Although such a mentality brought forth limited loss in terms of overall team success, it also brought forth limited, individual success. Today, fear of failure no longer controls life on the court. I use my mistakes as motivation to get better; instead of dwindling on an error made five minutes prior, I focus on the form needed to correct it. As a result, skills will constantly improve, instead of regress. Thus, errors serve as blessings, as it is through these errors in which one can possess the motivation to better themselves.
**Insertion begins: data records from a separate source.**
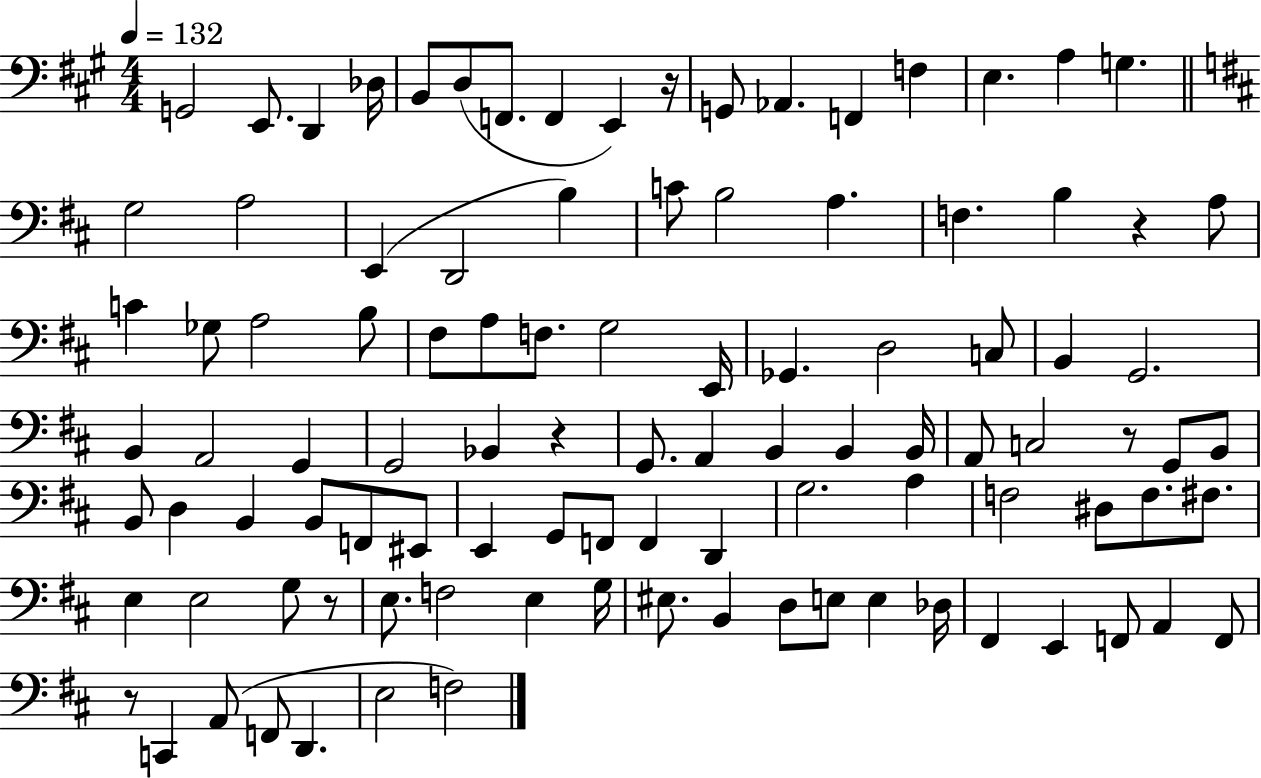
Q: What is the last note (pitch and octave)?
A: F3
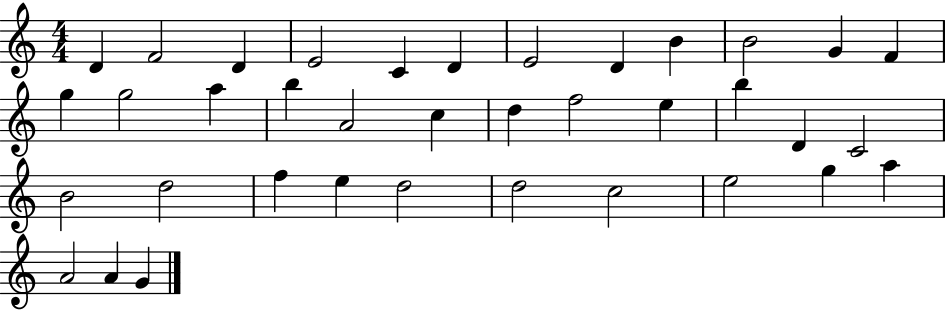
{
  \clef treble
  \numericTimeSignature
  \time 4/4
  \key c \major
  d'4 f'2 d'4 | e'2 c'4 d'4 | e'2 d'4 b'4 | b'2 g'4 f'4 | \break g''4 g''2 a''4 | b''4 a'2 c''4 | d''4 f''2 e''4 | b''4 d'4 c'2 | \break b'2 d''2 | f''4 e''4 d''2 | d''2 c''2 | e''2 g''4 a''4 | \break a'2 a'4 g'4 | \bar "|."
}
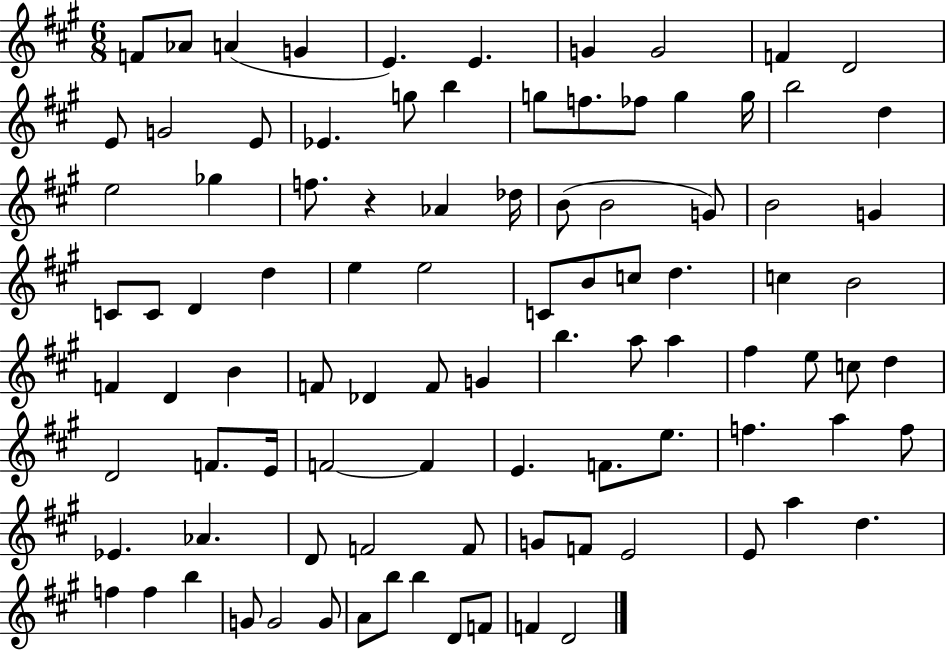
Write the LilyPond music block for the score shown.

{
  \clef treble
  \numericTimeSignature
  \time 6/8
  \key a \major
  f'8 aes'8 a'4( g'4 | e'4.) e'4. | g'4 g'2 | f'4 d'2 | \break e'8 g'2 e'8 | ees'4. g''8 b''4 | g''8 f''8. fes''8 g''4 g''16 | b''2 d''4 | \break e''2 ges''4 | f''8. r4 aes'4 des''16 | b'8( b'2 g'8) | b'2 g'4 | \break c'8 c'8 d'4 d''4 | e''4 e''2 | c'8 b'8 c''8 d''4. | c''4 b'2 | \break f'4 d'4 b'4 | f'8 des'4 f'8 g'4 | b''4. a''8 a''4 | fis''4 e''8 c''8 d''4 | \break d'2 f'8. e'16 | f'2~~ f'4 | e'4. f'8. e''8. | f''4. a''4 f''8 | \break ees'4. aes'4. | d'8 f'2 f'8 | g'8 f'8 e'2 | e'8 a''4 d''4. | \break f''4 f''4 b''4 | g'8 g'2 g'8 | a'8 b''8 b''4 d'8 f'8 | f'4 d'2 | \break \bar "|."
}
For some, fear acts as an ever-present force that controls every aspect of life. In particular, the fear of failure encumbers perfectionists, as the mere thought of failing causes great anxieties. In the past, I have fell victim to the fear of committing a mistake, and as a result, could not go through life without feeling an overwhelming sense of defeat. However, in a moment of what appeared to be a great failure, I finally recognized that life does not end due to one mistake, let alone one million. Instead, mistakes pave the way toward personal development and provide essential motivation to succeed in everyday life. Without mistakes, it proves difficult to grow in character. One must first learn to accept their faults before they can appreciate their best qualities. Thus, the fear of failure inhibits the growth of an individual; therefore, all must come to the realization that essentialness of mistakes, as they allow for the further development of overall character.